Hundreds of rock-throwing demonstrators tried to gather in downtown Tehran on Wednesday afternoon, but they met a phalanx of determined security forces who dispersed them by main force. Some 1,000 protesters were said to have gathered near the parliament building before allegedly being attacked.
Opposition leader Mir Hosain Mousavi's web site denied that he was under house arrest, as some observers had alleged, but acknowledged that he was under surveillance. He vowed to continue to attend peaceful rallies. His wife, Zahra Rahnevard, said at the web site that Iran had descended into "martial law."
Shahir Shahidsaless - Asia Times
Even the disputed results of the election show that Mousavi had the support of 14 million people. This is a grassroots movement for change in Iran. Among this 14 million people, prominent intellectuals, writers, artists, university students, professors and educated and young urbanites are distinguishable. Crushing the protests equates to suppressing a large section of society, leaving people with utmost rage and deep resentment towards the system.
Amazingly, the same miscalculation applies to the Mousavi camp. Their evaluation of the current events as people versus the dictator has flaws, as does Khamenei's and the ruling elite's perception of the Islamic umma (nation) against "dust and dirt", as implied by Ahmadinejad.

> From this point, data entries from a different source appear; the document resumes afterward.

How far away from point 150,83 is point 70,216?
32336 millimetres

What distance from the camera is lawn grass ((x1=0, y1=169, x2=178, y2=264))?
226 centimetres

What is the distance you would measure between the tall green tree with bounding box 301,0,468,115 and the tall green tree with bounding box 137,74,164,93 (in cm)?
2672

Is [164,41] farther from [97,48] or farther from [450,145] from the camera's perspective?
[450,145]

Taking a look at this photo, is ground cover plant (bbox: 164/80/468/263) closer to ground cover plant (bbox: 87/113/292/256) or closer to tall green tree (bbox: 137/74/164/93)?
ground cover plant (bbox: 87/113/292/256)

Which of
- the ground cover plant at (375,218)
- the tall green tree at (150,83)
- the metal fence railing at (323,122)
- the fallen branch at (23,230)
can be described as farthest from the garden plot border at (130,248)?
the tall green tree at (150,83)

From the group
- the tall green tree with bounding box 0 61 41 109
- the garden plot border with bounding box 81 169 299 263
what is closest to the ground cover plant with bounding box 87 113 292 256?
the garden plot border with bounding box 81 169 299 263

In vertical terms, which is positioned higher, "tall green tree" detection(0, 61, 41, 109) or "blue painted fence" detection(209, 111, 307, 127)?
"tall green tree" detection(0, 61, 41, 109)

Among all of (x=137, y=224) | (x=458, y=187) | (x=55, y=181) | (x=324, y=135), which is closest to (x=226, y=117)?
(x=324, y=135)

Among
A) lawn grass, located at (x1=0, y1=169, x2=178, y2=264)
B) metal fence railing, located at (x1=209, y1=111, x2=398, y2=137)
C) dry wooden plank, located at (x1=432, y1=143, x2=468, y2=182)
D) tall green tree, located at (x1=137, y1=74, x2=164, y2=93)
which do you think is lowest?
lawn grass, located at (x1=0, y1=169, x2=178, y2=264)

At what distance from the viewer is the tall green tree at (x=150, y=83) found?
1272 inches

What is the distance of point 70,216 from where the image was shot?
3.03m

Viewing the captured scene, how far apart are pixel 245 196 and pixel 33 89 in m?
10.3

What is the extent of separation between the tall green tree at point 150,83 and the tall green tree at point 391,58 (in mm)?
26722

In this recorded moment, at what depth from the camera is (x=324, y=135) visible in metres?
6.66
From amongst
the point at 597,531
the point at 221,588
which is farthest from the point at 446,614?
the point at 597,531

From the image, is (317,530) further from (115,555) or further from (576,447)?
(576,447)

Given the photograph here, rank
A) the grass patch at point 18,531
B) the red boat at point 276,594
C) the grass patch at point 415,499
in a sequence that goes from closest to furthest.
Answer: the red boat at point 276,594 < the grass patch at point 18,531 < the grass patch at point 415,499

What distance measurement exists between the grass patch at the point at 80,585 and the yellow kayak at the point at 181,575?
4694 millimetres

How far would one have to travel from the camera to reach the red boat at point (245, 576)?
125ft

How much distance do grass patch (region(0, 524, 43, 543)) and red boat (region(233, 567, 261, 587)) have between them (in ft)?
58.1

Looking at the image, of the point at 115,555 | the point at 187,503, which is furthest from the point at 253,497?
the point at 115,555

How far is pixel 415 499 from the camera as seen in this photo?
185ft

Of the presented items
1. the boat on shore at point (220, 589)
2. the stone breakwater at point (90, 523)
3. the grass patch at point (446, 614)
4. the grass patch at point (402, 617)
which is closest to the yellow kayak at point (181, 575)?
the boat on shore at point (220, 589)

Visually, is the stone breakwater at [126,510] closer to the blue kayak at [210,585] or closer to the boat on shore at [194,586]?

Ervand Abarhimian - The Middle East Report
[Nima: The below article does not directly address the crisis following Iran's June 12 presidential election, however it does claim to speak to economic and political reasons for the Islamic Republic's survivability in the past 30 years.]
In three decades the regime has come close to eliminating illiteracy among the post-revolutionary generations, reducing the overall rate from 53 percent to 15 percent. The rate among women has fallen from 65 percent to 20 percent. The state has increased the number of students enrolled in primary schools from 4,768,000 to 5,700,000, in secondary schools from 2.1 million to over 7.6 million, in technical schools from 201,000 to 509,000, and in universities from 154,000 to over 1.5 million. The percentage of women in university student populations has gone up from 30 percent to 62 percent. Thanks to medical clinics, life expectancy at birth has increased from 56 to 70, and infant mortality has decreased from 104 to 25 per 1,000. Also thanks to medical clinics, the birth rate has fallen from an all-time high of 3.2 to 2.1, and the fertility rate—the average number of children born to a woman in her lifetime—from 7 to 3. It is expected to fall further to 2 by 2012—in other words, Iran in the near future will achieve near zero population growth.
[...]Upcoming decades will test the regime’s ability to juggle the competing demands of these populist programs with those of the educated middle class—especially the ever expanding army of university graduates produced, ironically, by one of the revolution’s main achievements. This new stratum needs not only jobs and a decent standard of living but also greater social mobility and access to the outside world—with all its dangers, especially to well-protected home industries—and, concomitantly, the creation of a viable civil society. The regime may be able to meet these formidable demands if it finds fresh sources of oil and gas revenues—but to do so it will need to markedly improve its relations with Washington so that economic sanctions can be lifted. Without the lifting of sanctions, Iran cannot gain access to the technology and capital needed to develop its large gas reserves. If new revenues do not materialize, class politics will threaten to rear its head again. For 30 years, populism has managed to blunt the sharp edge of class politics. It may not do so in the future.
Muhammad Sahimi - Tehran Bureau
The question now is how Mr. Mousavi and the reformists should go forward.
First, any sensible strategy must take into account the realities of Iran and the world today. This is not 1978 or 79; it is not the time of the Cold War when Iran’s neighbor to the north was the Soviet Union. The bipolar nature of the international community at that time, and in particular the West’s support for Iran and the Shah, guaranteed Iran’s territorial integrity. The situation is very different today.